#### Input data
══════════════════════════════

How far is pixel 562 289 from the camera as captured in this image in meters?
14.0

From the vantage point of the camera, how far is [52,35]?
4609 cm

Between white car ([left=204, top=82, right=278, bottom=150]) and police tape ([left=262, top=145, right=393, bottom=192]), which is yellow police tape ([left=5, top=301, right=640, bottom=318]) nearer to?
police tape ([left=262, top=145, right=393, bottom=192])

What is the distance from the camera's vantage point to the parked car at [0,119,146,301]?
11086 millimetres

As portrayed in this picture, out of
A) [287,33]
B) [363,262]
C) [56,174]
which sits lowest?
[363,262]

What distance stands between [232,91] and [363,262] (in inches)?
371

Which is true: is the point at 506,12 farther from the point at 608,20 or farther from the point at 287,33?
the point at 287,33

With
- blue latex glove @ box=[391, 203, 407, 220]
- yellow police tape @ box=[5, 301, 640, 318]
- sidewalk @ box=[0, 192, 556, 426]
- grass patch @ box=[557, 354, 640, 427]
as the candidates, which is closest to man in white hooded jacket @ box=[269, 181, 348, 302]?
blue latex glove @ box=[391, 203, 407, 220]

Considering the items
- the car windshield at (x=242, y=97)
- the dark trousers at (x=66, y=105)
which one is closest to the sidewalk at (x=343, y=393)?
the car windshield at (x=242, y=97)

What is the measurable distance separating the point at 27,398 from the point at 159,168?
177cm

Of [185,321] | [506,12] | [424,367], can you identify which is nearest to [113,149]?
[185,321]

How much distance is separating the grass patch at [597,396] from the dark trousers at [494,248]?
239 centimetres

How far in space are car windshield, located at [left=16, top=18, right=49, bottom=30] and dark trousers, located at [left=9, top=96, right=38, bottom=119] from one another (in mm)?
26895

══════════════════════════════

Please rewrite the lines above as a numbered list, leaving out the blank lines.

1. How far is pixel 562 289 from the camera as captured in this image in meters?
2. 14.0
3. From the vantage point of the camera, how far is [52,35]?
4. 4609 cm
5. Between white car ([left=204, top=82, right=278, bottom=150]) and police tape ([left=262, top=145, right=393, bottom=192]), which is yellow police tape ([left=5, top=301, right=640, bottom=318]) nearer to?
6. police tape ([left=262, top=145, right=393, bottom=192])
7. What is the distance from the camera's vantage point to the parked car at [0,119,146,301]?
8. 11086 millimetres
9. As portrayed in this picture, out of
10. A) [287,33]
11. B) [363,262]
12. C) [56,174]
13. which sits lowest?
14. [363,262]
15. What distance stands between [232,91] and [363,262] (in inches)?
16. 371
17. Which is true: is the point at 506,12 farther from the point at 608,20 or farther from the point at 287,33?
18. the point at 287,33
19. With
20. - blue latex glove @ box=[391, 203, 407, 220]
21. - yellow police tape @ box=[5, 301, 640, 318]
22. - sidewalk @ box=[0, 192, 556, 426]
23. - grass patch @ box=[557, 354, 640, 427]
24. as the candidates, which is closest to man in white hooded jacket @ box=[269, 181, 348, 302]?
25. blue latex glove @ box=[391, 203, 407, 220]
26. Considering the items
27. - the car windshield at (x=242, y=97)
28. - the dark trousers at (x=66, y=105)
29. which one is closest to the sidewalk at (x=343, y=393)?
30. the car windshield at (x=242, y=97)
31. What is the measurable distance separating the point at 27,398 from the point at 159,168?
32. 177cm
33. Of [185,321] | [506,12] | [424,367], can you identify which is nearest to [113,149]?
34. [185,321]
35. How much distance is separating the grass patch at [597,396] from the dark trousers at [494,248]?
36. 239 centimetres
37. How far in space are car windshield, located at [left=16, top=18, right=49, bottom=30] and dark trousers, located at [left=9, top=96, right=38, bottom=119] from one another (in mm)?
38. 26895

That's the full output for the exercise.